Question

The values of $\alpha $ for which the point $\left( {\alpha - 1,\alpha + 1} \right)$ lies in the larger segment of the circle ${x^2} + {y^2} - x - y - 6 = 0$ made by the chord whose equation is x + y - 2 = 0 is
(a). -1 < $\alpha $ < 1
(b). 1 < $\alpha $< $\infty $
(c). -$\infty $ < $\alpha $< -1
(d). $\alpha \leqslant 0$

Answer 1

Hint: Using the given information from the question we can find the range of$\alpha $. That is substituting the given point in the equation of the circle, as the point lies on the circle.
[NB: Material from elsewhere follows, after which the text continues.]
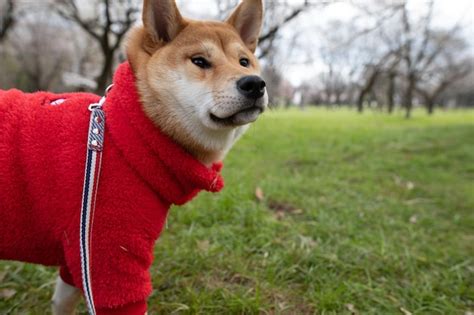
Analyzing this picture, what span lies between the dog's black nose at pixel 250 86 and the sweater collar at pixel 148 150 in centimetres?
38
Using the condition that the point and the centre of the circle must have the same sign, we can get the values of $\alpha $. Using the inequalities we get, together we can form the value of $\alpha $.

Complete step-by-step answer:
The given circle S(x, y)$ \equiv $ ${x^2} + {y^2} - x - y - 6 = 0$
On comparing the given equation with ${x^2} + {y^2} + 2gx + 2fy + c = 0$
We can decide 2g = -1 and 2f = -1 and c =-6
$ \Rightarrow g = - \dfrac{1}{2}$
$ \Rightarrow f = - \dfrac{1}{2}$
To find the centre of the circle, we have C = (-g, -f)
Centre at C$ \equiv $$\left( { - \left( { - \dfrac{1}{2}} \right), - \left( { - \dfrac{1}{2}} \right)} \right)$$ = \left( {\dfrac{1}{2},\dfrac{1}{2}} \right)$

According to the given conditions, the given point P $\left( {\alpha - 1,\alpha + 1} \right)$ must lie inside the given circle.
i.e., S $\left( {\alpha - 1,\alpha + 1} \right) < 0$
That is, substitute the point in the given equation of circle ${x^2} + {y^2} - x - y - 6 = 0$
$ \Rightarrow {\left( {\alpha - 1} \right)^2} + {\left( {\alpha + 1} \right)^2} - \left( {\alpha - 1} \right) - \left( {\alpha + 1} \right) - 6 < 0$
$ \Rightarrow {\alpha ^2} - \alpha - 2 < 0$
$ \Rightarrow \left( {\alpha - 2} \right)\left( {\alpha + 1} \right) < 0$
$ \Rightarrow - 1 < \alpha < 2$… (2)
[Using sign-scheme from algebra]
And also Point P and Centre C must lie on the same side of the line.
Locus L(x, y) = x + y -2 = 0 … (3)
Locus: A shape created by the set of points whose points satisfies a given set of rules.
i.e., L $\left( {\dfrac{1}{2},\dfrac{1}{2}} \right)$and L$\left( {\alpha - 2} \right)\left( {\alpha + 1} \right)$ must have same sign.
Now, since L $\left( {\dfrac{1}{2},\dfrac{1}{2}} \right)$=$\dfrac{1}{2}$+$\dfrac{1}{2}$- 2 < 0
Therefore, we have
L$\left( {\alpha - 2} \right)\left( {\alpha + 1} \right)$=$\left( {\alpha - 1} \right) + (\alpha + 1) - 2 < 0$
$ \Rightarrow \alpha < 1$… (4)
Inequalities (2) and (4) together give the permissible values of $\alpha $ as -1 < $\alpha $< 1

Note: Instead of asking the value of $\alpha $, we might be asked to find the number of integrals of $\alpha $. Then the solution or the integral value will be 0 and 1. Therefore the number of integral values will be 2. We can solve this by using graphical methods. We can plot and separate the integral points satisfying both the equations.